--- Begin Article ---

An Expensive Urban Legend
October 24th, 2009
by Roy W. Spencer, Ph. D.


About.com describes an “urban legend” as an apocryphal (of questionable authenticity), secondhand story, told as true and just plausible enough to be believed, about some horrific…series of events….it’s likely to be framed as a cautionary tale. Whether factual or not, an urban legend is meant to be believed. In lieu of evidence, however, the teller of an urban legend is apt to rely on skillful storytelling and reference to putatively trustworthy sources.

I contend that the belief in human-caused global warming as a dangerous event, either now or in the future, has most of the characteristics of an urban legend. Like other urban legends, it is based upon an element of truth. Carbon dioxide is a greenhouse gas whose concentration in the atmosphere is increasing, and since greenhouse gases warm the lower atmosphere, more CO2 can be expected, at least theoretically, to result in some level of warming.

But skillful storytelling has elevated the danger from a theoretical one to one of near-certainty. The actual scientific basis for the plausible hypothesis that humans could be responsible for most recent warming is contained in the cautious scientific language of many scientific papers. Unfortunately, most of the uncertainties and caveats are then minimized with artfully designed prose contained in the Summary for Policymakers (SP) portion of the report of the UN’s Intergovernmental Panel on Climate Change (IPCC). This Summary was clearly meant to instill maximum alarm from a minimum amount of direct evidence.

Next, politicians seized upon the SP, further simplifying and extrapolating its claims to the level of a “climate crisis”. Other politicians embellished the tale even more by claiming they “saw” global warming in Greenland as if it was a sighting of Sasquatch, or that they felt it when they fly in airplanes.

Just as the tales of marauding colonies of alligators living in New York City sewers are based upon some kernel of truth, so too is the science behind anthropogenic global warming. But there is a big difference between reports of people finding pet alligators that have escaped their owners, versus city workers having their limbs torn off by roving colonies of subterranean monsters.

In the case of global warming, the “putatively trustworthy sources” would be the consensus of the world’s scientists. The scientific consensus, after all, says that global warming is…is what? Is happening? Is severe? Is manmade? Is going to burn the Earth up if we do not act? It turns out that those who claim consensus either do not explicitly state what that consensus is about, or they make up something that supports their preconceived notions.

If the consensus is that the presence of humans on Earth has some influence on the climate system, then I would have to even include myself in that consensus. After all, the same thing can be said of the presence of trees on Earth, and hopefully we have at least the same rights as trees do. But too often the consensus is some vague, fill-in-the-blank, implied assumption where the definition of “climate change” includes the phrase “humans are evil”.

--- End Article ---

- _Set problem 1_:
The essay on global warming as an urban legend says the belief rests on an element of truth. In one to three sentences, explain what that truth is according to the author.
The listing that comes next is unrelated to the essay.

--- Begin Data to use ---

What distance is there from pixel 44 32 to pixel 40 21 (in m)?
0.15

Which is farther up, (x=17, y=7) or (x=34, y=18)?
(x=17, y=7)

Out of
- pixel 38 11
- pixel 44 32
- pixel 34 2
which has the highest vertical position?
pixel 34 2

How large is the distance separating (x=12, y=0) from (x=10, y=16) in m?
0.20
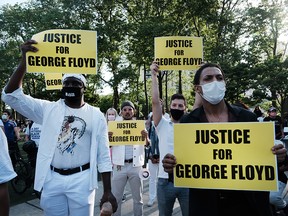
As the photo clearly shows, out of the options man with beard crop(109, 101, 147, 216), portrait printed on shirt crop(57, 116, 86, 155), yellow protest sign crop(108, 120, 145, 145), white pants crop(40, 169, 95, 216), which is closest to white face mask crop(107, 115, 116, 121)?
yellow protest sign crop(108, 120, 145, 145)

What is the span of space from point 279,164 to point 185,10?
23814 millimetres

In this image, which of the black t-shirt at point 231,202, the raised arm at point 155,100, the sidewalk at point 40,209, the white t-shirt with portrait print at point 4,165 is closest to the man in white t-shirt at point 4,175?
the white t-shirt with portrait print at point 4,165

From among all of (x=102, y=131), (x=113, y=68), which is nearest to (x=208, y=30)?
(x=113, y=68)

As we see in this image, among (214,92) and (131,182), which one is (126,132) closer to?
(131,182)

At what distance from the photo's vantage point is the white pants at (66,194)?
Answer: 10.1ft

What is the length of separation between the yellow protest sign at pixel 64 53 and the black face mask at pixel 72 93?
1.76 ft

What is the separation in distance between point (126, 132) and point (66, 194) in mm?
2951

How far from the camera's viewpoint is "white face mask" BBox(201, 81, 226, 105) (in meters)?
2.58

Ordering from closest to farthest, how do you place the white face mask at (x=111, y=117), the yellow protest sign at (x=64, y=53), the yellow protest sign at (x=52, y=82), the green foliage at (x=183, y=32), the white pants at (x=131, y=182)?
1. the yellow protest sign at (x=64, y=53)
2. the white pants at (x=131, y=182)
3. the yellow protest sign at (x=52, y=82)
4. the white face mask at (x=111, y=117)
5. the green foliage at (x=183, y=32)

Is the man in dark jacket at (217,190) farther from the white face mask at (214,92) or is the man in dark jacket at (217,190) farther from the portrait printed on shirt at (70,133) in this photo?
the portrait printed on shirt at (70,133)

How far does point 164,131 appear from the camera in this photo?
4117 millimetres

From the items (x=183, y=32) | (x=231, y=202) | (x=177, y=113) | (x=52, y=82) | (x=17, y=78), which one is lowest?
(x=231, y=202)

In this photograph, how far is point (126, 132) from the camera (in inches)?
236

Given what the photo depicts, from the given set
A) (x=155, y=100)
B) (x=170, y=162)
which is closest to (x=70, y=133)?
(x=155, y=100)
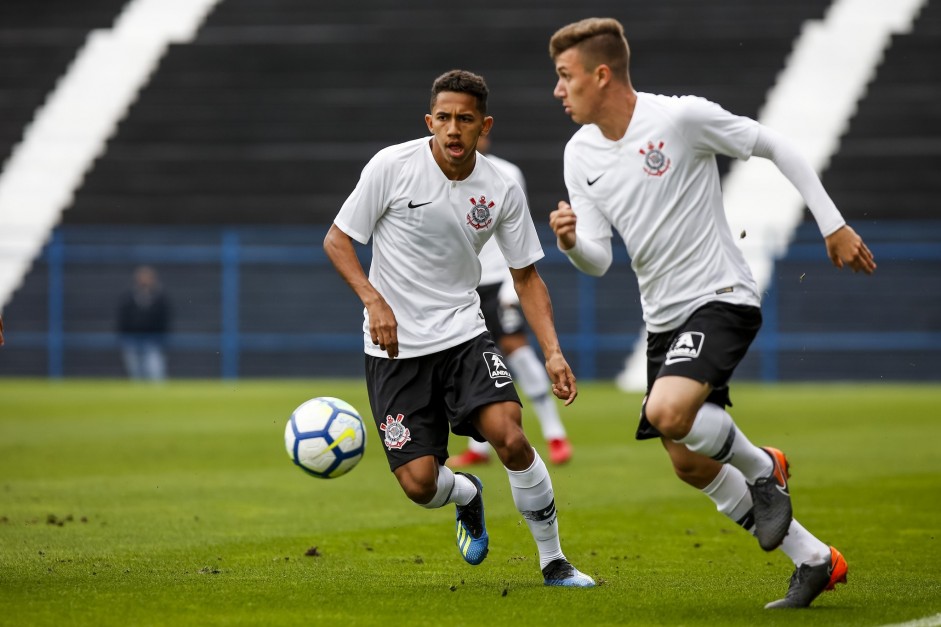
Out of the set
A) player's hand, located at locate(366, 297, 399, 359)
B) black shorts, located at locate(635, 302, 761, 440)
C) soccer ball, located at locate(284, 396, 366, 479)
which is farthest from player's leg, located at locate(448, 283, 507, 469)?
black shorts, located at locate(635, 302, 761, 440)

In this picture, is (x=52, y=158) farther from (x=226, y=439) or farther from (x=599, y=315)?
(x=226, y=439)

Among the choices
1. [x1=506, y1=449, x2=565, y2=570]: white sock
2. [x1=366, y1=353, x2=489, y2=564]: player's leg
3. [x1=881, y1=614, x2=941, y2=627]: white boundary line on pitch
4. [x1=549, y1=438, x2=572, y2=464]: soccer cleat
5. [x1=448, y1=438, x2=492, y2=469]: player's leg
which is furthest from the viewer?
[x1=448, y1=438, x2=492, y2=469]: player's leg

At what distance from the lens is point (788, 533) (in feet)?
18.7

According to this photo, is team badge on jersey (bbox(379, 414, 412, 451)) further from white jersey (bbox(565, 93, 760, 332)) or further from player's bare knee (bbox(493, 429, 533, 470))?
white jersey (bbox(565, 93, 760, 332))

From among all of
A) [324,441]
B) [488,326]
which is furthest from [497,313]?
[324,441]

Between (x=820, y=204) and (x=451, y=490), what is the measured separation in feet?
6.98

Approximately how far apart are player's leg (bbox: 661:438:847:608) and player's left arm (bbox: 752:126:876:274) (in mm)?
980

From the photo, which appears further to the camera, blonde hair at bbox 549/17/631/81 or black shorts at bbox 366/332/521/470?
black shorts at bbox 366/332/521/470

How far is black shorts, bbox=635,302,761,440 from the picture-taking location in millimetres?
5610

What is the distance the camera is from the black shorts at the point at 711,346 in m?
5.61

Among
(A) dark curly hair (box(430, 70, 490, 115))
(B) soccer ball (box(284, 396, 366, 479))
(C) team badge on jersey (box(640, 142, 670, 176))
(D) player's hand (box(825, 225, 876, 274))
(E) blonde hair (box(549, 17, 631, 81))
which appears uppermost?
(E) blonde hair (box(549, 17, 631, 81))

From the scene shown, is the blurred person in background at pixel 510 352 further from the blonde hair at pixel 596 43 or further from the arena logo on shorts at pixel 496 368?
the blonde hair at pixel 596 43

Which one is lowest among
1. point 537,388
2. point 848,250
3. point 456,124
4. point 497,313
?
point 537,388

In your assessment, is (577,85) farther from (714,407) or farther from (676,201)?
(714,407)
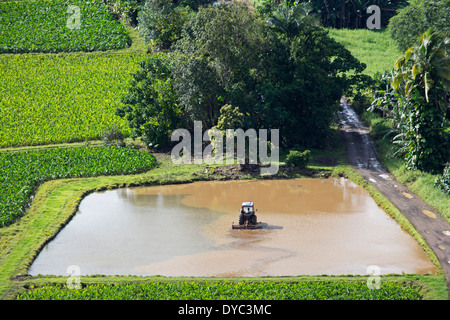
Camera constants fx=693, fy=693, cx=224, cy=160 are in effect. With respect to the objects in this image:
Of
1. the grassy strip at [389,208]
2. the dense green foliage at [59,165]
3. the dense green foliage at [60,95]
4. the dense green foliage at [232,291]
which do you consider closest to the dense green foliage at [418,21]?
the grassy strip at [389,208]

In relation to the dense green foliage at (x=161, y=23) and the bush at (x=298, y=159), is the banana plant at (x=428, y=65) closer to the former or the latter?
the bush at (x=298, y=159)

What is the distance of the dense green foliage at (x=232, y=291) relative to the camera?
33656mm

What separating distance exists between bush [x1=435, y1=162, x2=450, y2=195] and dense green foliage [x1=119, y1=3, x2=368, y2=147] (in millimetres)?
12744

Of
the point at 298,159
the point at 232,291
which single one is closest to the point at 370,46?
the point at 298,159

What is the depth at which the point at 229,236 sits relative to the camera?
Answer: 41938 millimetres

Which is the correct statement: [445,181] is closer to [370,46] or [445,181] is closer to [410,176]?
[410,176]

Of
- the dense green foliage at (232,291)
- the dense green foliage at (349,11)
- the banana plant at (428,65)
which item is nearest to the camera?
the dense green foliage at (232,291)

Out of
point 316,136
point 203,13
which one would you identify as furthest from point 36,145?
point 316,136

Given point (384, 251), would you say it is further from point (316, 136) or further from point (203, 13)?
point (203, 13)

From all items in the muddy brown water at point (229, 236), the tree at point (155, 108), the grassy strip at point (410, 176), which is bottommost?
the muddy brown water at point (229, 236)

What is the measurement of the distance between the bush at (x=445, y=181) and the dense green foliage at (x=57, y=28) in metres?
50.3

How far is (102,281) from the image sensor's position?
35844mm

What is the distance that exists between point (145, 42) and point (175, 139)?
92.0 feet

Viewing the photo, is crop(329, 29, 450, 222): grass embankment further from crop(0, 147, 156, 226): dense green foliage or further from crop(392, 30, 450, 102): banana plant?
crop(0, 147, 156, 226): dense green foliage
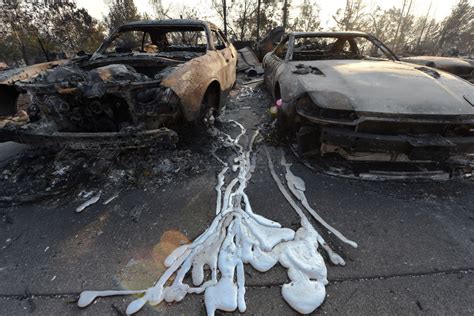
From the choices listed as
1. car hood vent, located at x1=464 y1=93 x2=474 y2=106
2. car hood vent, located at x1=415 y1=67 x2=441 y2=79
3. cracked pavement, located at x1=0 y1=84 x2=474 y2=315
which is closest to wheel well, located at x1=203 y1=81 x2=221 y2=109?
cracked pavement, located at x1=0 y1=84 x2=474 y2=315

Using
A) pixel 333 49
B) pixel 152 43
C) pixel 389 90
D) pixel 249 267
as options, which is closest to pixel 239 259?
pixel 249 267

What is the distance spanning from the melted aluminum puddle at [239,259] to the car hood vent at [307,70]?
1484 mm

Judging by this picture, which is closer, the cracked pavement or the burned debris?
the cracked pavement

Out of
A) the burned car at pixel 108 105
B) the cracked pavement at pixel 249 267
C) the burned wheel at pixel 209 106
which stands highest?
the burned car at pixel 108 105

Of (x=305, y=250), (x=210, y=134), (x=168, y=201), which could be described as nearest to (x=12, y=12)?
(x=210, y=134)

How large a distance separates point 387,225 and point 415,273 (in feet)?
1.48

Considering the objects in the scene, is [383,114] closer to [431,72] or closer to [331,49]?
[431,72]

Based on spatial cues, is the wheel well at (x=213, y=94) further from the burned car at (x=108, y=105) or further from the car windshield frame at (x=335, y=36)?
the car windshield frame at (x=335, y=36)

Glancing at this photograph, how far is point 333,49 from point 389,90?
259 centimetres

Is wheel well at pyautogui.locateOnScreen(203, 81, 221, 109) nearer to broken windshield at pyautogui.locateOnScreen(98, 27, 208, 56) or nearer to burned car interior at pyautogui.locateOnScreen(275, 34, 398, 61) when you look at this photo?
broken windshield at pyautogui.locateOnScreen(98, 27, 208, 56)

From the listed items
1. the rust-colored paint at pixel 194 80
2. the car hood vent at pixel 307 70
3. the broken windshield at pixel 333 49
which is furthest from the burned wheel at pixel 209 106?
the broken windshield at pixel 333 49

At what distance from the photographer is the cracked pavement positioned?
1498 millimetres

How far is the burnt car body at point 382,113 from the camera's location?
2.17 m

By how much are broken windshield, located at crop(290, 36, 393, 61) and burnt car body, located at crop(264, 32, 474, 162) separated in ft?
4.38
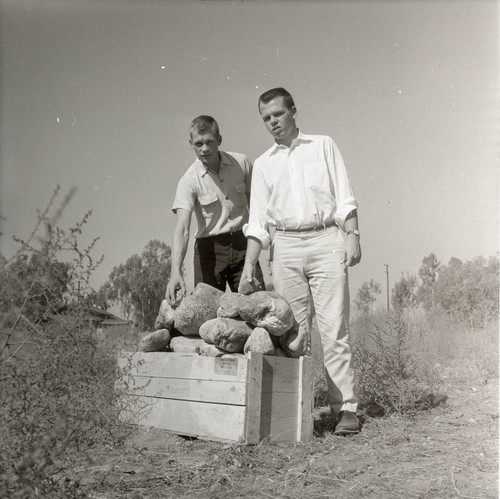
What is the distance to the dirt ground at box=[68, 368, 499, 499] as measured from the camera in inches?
96.8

--- End Data to use ---

- _Set problem 2_:
Gather each line of the listing that contains the word "cracked".

- _Exercise result 1_:
Carbon dioxide is a greenhouse gas, and its concentration in the atmosphere is increasing. Since greenhouse gases warm the lower atmosphere, more CO2 can be expected, at least in theory, to cause some level of warming.

- _Exercise result 2_:
3. cracked pavement, located at x1=0 y1=84 x2=474 y2=315
cracked pavement, located at x1=0 y1=84 x2=474 y2=315
Judging by this picture, which is closer, the cracked pavement or the burned debris?
the cracked pavement
B) the cracked pavement at pixel 249 267
At what distance from the photographer is the cracked pavement positioned?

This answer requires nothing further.